*WHAT IS BEING ASKED*.
Please copy the lines of the material from the line holding "Of the candidates in" through the final line, both included, without changing them, and leave the pictures out.

Visual spatial reasoning material
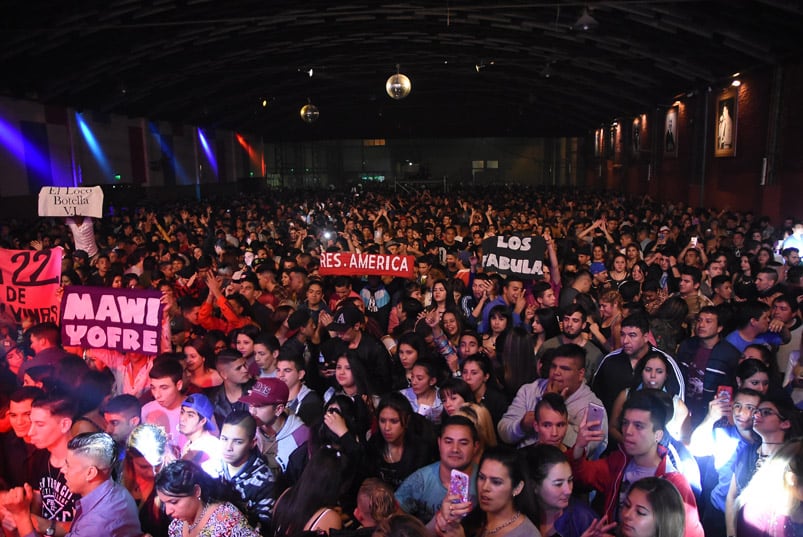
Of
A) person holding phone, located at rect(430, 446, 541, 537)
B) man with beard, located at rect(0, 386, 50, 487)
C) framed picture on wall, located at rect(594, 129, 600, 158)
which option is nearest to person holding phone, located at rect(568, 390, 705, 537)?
person holding phone, located at rect(430, 446, 541, 537)

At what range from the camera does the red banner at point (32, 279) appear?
6621 millimetres

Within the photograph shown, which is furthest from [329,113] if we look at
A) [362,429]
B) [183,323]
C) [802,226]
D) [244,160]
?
[362,429]

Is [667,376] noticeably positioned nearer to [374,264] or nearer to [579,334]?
[579,334]

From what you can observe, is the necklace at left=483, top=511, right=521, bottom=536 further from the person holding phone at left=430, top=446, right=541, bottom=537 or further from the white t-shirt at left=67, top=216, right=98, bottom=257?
the white t-shirt at left=67, top=216, right=98, bottom=257

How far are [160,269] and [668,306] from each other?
716 centimetres

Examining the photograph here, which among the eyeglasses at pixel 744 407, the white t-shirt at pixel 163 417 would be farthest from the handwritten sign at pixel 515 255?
the white t-shirt at pixel 163 417

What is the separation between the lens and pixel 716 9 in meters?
15.3

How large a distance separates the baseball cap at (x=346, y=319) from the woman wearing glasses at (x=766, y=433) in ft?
11.1

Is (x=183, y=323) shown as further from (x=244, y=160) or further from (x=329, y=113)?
(x=244, y=160)

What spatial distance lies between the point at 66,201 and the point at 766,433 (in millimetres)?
10078

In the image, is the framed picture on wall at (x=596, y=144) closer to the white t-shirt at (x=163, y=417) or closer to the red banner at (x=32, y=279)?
the red banner at (x=32, y=279)

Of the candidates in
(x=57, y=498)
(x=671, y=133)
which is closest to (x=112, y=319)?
(x=57, y=498)

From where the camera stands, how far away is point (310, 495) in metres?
3.57

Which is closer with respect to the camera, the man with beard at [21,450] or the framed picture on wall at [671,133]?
the man with beard at [21,450]
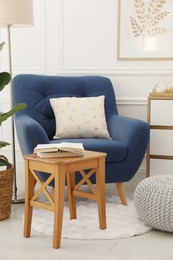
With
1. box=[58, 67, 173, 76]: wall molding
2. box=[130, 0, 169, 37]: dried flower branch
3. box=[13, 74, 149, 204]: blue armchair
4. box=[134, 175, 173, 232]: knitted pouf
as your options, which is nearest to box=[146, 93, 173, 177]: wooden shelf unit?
box=[13, 74, 149, 204]: blue armchair

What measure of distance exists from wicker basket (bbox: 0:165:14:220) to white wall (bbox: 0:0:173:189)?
4.79 feet

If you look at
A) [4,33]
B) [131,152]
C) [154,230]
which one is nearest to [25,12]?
[4,33]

*RESPONSE*.
Of the candidates in
(x=57, y=498)
(x=671, y=133)
which is closest to (x=112, y=319)?
(x=57, y=498)

From where the camera stands, how far away is point (310, 495) in metres?
3.57

Which is closer with respect to the camera, the man with beard at [21,450] or the framed picture on wall at [671,133]?
the man with beard at [21,450]
With
1. box=[58, 67, 173, 76]: wall molding
2. box=[130, 0, 169, 37]: dried flower branch
3. box=[13, 74, 149, 204]: blue armchair
4. box=[134, 175, 173, 232]: knitted pouf
as your options, which is nearest to box=[146, 93, 173, 177]: wooden shelf unit?
box=[13, 74, 149, 204]: blue armchair

What measure of distance exists from wicker basket (bbox: 0:165:14:220) to white wall (bbox: 0:0:173:189)?
4.79 feet

If you look at
A) [4,33]
B) [131,152]
C) [154,230]
which one is nearest to [25,12]?
[4,33]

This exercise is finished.